Penyelidikan yang menyeluruh layak digelar untuk memperjelas penyebab kerusuhan 21-22 Mei dan pelanggaran-pelanggaran kemanusiaan yang terjadi. Ada banyak hal yang harus diklarifikasi: dari soal asal peluru tajam, siapa yang mendatangkan dan membayar massa bayaran, benarkah ada instruksi Partai Gerindra terkait dengan mobil ambulans dari Tasikmalaya yang berisi batu, hingga pelanggaran prosedur operasi standar oleh aparat kepolisian dalam menangani kerusuhan. Komisi Nasional Hak Asasi Manusia layak dilibatkan dalam investigasi ini.
Aksi demo 22 Mei jelas telah ditunggangi massa perusuh yang punya agenda menciptakan krisis yang meluas. Lewat penangkapan ratusan perusuh dan provokator berikut barang bukti berupa bom molotov, batu, amplop, dan uang, polisi bisa mengungkap siapa pendana, penghubung, hingga dalang kerusuhan. Sejauh ini polisi sudah mengidentifikasi tiga kelompok penyusup: kelompok preman, kelompok pembawa senjata api, dan kelompok berideologi ekstrem yang berniat melakukan "jihad" melawan aparat.
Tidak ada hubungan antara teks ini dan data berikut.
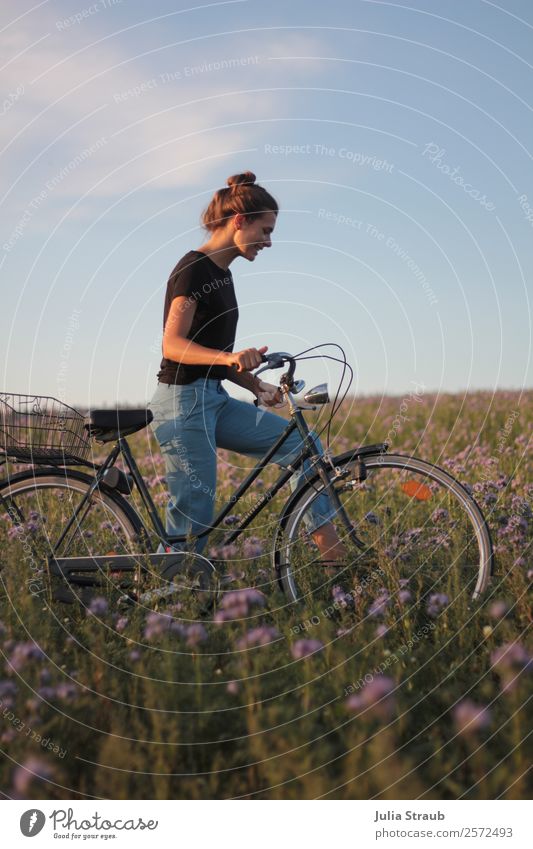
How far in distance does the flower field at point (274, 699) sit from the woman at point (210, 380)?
20.1 inches

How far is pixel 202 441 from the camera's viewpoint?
4.72 m

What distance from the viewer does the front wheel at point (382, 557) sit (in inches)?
169

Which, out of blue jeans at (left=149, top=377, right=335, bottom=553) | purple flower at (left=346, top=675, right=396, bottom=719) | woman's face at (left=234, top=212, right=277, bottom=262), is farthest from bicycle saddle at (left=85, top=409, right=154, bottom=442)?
purple flower at (left=346, top=675, right=396, bottom=719)

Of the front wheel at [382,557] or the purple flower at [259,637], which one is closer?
the purple flower at [259,637]

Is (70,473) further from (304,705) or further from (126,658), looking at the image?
(304,705)

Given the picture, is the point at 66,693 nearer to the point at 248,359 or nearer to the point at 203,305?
the point at 248,359

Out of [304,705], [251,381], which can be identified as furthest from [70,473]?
[304,705]

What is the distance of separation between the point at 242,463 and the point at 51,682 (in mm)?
5959

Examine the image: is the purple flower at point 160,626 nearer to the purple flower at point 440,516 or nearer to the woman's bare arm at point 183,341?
the woman's bare arm at point 183,341

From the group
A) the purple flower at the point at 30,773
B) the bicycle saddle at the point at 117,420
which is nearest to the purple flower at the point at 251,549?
the bicycle saddle at the point at 117,420

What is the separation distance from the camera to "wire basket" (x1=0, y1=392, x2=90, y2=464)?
463 centimetres

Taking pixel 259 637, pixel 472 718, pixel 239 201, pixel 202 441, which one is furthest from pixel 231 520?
pixel 472 718

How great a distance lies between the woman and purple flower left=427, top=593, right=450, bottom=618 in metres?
0.72

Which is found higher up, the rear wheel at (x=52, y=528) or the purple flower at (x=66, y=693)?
the rear wheel at (x=52, y=528)
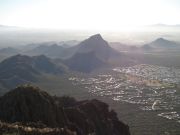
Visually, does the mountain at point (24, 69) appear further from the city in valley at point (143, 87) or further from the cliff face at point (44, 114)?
the cliff face at point (44, 114)

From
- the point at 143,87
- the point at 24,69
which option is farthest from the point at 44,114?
the point at 24,69

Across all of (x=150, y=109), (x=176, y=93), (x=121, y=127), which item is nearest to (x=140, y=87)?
(x=176, y=93)

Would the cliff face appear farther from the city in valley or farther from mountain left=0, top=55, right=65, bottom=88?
mountain left=0, top=55, right=65, bottom=88

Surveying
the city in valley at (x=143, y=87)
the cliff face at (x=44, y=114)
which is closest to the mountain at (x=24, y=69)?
the city in valley at (x=143, y=87)

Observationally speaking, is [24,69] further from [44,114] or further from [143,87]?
[44,114]

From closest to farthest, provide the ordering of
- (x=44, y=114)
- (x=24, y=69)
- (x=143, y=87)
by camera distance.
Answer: (x=44, y=114) → (x=143, y=87) → (x=24, y=69)

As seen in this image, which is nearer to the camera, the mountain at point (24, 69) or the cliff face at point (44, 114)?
the cliff face at point (44, 114)

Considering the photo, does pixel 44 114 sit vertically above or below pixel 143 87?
above

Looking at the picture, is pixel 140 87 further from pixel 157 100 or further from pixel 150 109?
pixel 150 109
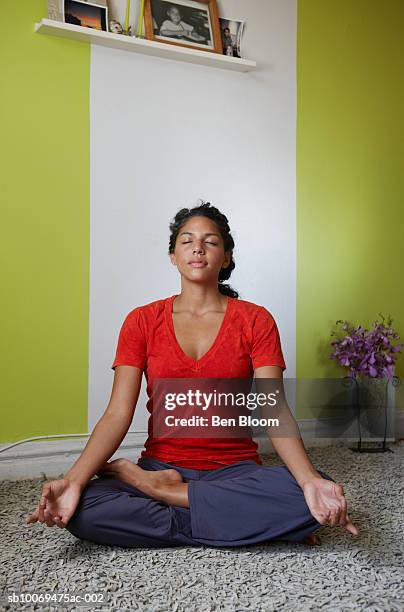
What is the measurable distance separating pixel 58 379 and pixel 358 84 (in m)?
2.03

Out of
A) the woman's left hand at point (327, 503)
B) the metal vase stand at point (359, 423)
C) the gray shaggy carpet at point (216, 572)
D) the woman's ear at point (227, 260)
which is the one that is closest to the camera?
the gray shaggy carpet at point (216, 572)

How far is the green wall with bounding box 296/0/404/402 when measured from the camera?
3.22 m

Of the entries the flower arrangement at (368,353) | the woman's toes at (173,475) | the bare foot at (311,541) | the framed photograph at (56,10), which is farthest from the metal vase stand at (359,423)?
the framed photograph at (56,10)

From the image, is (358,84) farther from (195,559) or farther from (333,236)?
(195,559)

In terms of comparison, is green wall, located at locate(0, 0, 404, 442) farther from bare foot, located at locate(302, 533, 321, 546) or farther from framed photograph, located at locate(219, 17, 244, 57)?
bare foot, located at locate(302, 533, 321, 546)

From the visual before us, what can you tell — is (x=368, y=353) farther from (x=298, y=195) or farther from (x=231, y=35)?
(x=231, y=35)

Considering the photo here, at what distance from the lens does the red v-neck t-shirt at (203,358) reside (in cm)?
194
Semestinya para penegak hukum bisa segera sampai pada dalang kerusuhan, terlebih Menteri Koordinator Politik, Hukum, dan Keamanan Wiranto menyebutkan telah mengetahui sang dalang. Penangkapan beberapa anggota Gerakan Reformis Islam (Garis), yang terafiliasi dengan jaringan Islamic State of Iraq and Syria (ISIS) di Indonesia, serta anggota kelompok yang membawa satu pucuk senapan serbu M4 dan pistol harus ditindaklanjuti hingga mengarah pada mastermind kerusuhan sesungguhnya.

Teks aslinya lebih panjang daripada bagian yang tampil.